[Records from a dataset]
_ _ _ _ _ _ _

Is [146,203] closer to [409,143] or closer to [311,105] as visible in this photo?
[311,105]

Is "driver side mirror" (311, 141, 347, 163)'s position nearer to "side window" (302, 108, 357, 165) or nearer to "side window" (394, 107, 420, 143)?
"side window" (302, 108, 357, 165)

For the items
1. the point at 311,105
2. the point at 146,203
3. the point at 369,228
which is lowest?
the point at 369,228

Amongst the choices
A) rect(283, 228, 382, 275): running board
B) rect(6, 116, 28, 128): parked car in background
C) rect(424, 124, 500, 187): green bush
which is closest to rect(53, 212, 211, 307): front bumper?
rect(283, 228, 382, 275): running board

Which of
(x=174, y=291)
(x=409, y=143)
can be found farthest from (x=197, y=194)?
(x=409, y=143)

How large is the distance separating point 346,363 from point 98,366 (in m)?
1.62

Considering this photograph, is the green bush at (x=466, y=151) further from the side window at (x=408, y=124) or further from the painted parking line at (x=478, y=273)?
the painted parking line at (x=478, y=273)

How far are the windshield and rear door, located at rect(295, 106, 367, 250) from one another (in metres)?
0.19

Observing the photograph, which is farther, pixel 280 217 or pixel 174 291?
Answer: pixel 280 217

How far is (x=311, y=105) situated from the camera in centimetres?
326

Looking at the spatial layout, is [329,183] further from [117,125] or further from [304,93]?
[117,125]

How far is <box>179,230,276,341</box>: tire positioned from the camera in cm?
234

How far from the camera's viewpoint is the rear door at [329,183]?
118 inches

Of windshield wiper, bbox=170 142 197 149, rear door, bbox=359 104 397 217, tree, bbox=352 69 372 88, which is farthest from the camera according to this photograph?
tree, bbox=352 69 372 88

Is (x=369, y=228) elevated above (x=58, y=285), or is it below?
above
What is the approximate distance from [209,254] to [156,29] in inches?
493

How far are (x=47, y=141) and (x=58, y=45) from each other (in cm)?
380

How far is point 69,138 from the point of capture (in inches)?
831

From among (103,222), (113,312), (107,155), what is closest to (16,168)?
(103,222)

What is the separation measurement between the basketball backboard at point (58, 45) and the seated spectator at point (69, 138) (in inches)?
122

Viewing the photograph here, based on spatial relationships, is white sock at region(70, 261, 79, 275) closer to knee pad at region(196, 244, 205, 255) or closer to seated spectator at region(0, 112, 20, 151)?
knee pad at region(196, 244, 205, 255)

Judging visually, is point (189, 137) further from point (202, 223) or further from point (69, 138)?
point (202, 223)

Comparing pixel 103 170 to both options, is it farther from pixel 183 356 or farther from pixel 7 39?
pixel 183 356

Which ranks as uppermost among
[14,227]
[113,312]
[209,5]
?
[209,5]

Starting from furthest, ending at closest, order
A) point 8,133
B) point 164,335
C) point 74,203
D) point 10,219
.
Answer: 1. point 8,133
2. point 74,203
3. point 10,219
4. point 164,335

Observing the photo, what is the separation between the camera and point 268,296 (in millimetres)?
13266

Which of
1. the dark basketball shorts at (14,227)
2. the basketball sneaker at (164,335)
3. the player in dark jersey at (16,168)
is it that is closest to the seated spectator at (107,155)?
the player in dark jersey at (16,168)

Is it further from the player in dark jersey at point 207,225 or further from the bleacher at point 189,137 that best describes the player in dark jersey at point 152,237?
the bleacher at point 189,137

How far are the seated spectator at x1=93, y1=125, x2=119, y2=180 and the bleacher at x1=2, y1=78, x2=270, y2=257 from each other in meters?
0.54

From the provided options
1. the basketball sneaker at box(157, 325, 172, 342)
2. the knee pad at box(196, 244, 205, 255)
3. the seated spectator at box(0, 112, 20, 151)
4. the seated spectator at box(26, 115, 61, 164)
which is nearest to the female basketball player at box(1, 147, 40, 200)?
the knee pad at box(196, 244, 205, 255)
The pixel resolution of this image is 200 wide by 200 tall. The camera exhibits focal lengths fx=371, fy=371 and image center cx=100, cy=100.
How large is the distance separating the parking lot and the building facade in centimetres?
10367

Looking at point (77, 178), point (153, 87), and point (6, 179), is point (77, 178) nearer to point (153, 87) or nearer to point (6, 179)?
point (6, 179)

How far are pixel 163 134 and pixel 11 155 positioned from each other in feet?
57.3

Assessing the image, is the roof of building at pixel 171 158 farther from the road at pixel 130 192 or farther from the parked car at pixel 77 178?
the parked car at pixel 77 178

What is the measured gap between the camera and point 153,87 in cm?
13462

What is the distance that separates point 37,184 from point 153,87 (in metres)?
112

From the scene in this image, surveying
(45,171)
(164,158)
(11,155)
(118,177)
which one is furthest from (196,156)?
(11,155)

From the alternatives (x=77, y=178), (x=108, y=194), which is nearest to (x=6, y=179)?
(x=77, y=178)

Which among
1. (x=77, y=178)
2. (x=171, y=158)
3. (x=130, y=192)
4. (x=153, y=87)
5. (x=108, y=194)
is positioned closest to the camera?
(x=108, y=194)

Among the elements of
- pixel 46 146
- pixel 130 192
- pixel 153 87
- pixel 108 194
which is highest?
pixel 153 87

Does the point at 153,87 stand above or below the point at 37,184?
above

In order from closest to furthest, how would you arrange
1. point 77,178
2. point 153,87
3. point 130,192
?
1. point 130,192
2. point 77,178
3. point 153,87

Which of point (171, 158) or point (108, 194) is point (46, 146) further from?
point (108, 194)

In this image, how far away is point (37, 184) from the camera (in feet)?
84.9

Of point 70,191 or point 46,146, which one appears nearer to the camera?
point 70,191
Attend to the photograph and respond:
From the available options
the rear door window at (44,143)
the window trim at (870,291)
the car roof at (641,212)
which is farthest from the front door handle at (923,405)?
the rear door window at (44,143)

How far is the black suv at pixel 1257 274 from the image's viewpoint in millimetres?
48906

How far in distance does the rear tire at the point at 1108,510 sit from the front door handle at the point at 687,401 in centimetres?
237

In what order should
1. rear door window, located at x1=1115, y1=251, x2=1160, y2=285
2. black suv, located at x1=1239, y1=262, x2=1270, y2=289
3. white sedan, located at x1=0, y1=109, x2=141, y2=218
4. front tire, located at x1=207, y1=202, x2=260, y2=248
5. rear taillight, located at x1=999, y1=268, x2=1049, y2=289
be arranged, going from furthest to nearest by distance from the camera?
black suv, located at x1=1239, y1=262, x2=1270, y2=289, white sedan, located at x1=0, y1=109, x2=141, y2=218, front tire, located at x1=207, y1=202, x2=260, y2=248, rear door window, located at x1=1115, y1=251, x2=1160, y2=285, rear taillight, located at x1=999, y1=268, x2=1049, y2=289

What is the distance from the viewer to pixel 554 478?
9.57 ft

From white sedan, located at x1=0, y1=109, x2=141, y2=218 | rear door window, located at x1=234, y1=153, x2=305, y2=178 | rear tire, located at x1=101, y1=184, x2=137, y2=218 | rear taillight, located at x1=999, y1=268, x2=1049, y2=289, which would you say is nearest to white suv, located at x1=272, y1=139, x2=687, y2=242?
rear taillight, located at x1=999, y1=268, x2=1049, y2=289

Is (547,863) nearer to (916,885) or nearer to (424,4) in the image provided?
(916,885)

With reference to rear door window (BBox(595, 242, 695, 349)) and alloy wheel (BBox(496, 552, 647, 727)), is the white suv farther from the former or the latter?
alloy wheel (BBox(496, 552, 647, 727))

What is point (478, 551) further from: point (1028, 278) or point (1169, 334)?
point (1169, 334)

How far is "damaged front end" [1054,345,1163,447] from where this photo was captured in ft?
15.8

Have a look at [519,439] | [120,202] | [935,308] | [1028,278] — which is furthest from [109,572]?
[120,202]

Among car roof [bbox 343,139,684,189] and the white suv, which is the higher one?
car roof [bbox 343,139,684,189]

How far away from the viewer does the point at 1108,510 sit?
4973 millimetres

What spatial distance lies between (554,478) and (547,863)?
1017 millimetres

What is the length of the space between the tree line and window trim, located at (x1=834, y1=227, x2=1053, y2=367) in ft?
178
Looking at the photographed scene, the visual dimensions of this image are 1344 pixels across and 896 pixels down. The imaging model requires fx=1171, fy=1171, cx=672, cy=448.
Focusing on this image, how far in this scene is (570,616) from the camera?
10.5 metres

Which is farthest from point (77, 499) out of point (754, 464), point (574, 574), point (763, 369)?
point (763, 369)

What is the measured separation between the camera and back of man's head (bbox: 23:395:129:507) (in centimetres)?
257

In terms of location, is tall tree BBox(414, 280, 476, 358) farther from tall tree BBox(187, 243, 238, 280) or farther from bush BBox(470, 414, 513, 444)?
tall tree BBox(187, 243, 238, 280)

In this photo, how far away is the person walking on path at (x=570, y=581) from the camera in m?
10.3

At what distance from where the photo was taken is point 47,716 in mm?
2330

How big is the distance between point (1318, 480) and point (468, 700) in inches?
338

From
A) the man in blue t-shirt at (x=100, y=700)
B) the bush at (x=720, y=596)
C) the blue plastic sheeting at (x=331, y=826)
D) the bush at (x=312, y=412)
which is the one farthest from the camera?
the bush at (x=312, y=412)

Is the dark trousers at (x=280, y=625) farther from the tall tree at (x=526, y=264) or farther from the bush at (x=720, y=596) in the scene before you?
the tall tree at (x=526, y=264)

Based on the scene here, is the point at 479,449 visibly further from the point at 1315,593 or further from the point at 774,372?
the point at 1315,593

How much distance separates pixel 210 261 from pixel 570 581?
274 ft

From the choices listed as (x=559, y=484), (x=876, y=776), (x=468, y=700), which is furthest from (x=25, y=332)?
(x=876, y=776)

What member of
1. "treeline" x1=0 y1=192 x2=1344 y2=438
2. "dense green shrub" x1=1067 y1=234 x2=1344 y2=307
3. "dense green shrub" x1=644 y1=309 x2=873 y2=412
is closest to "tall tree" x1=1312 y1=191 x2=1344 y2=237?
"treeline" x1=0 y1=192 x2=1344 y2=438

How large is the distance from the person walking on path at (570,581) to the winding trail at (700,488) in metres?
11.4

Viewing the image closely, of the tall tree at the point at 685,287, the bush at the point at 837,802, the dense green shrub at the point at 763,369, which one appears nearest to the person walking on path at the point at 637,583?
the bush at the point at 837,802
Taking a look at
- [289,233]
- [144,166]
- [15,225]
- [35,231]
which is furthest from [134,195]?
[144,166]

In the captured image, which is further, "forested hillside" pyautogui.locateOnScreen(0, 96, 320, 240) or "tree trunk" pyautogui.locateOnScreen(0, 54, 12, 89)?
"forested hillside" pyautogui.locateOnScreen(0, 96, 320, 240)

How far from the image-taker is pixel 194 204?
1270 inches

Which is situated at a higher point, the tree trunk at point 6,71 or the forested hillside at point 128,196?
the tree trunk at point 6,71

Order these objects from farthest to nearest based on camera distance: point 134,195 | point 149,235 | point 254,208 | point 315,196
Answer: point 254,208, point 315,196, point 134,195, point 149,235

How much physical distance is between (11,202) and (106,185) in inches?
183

_ _ _ _ _ _ _

Request:
All lines from the one with "How large is the distance from" through the final line above are to be quoted exactly; quote no other line.

Finished task:
How large is the distance from the person walking on path at (570,581) to the winding trail at (700,488) in metres?
11.4

Viewing the image closely, of the tall tree at the point at 685,287, the bush at the point at 837,802, the dense green shrub at the point at 763,369, which one appears nearest to the person walking on path at the point at 637,583?
the bush at the point at 837,802
Taking a look at
- [289,233]
- [144,166]
- [15,225]
- [35,231]
which is furthest from [134,195]?
[144,166]

In the captured image, which is further, "forested hillside" pyautogui.locateOnScreen(0, 96, 320, 240) or "tree trunk" pyautogui.locateOnScreen(0, 54, 12, 89)?
"forested hillside" pyautogui.locateOnScreen(0, 96, 320, 240)

How far from the image-taker is pixel 194 204?
1270 inches

Which is situated at a higher point, the tree trunk at point 6,71 or the forested hillside at point 128,196?
the tree trunk at point 6,71

Order these objects from farthest to nearest based on camera distance: point 134,195 | point 149,235 | point 254,208 | point 315,196
Answer: point 254,208, point 315,196, point 134,195, point 149,235

How much physical distance is between (11,202) and (106,185) in inches?
183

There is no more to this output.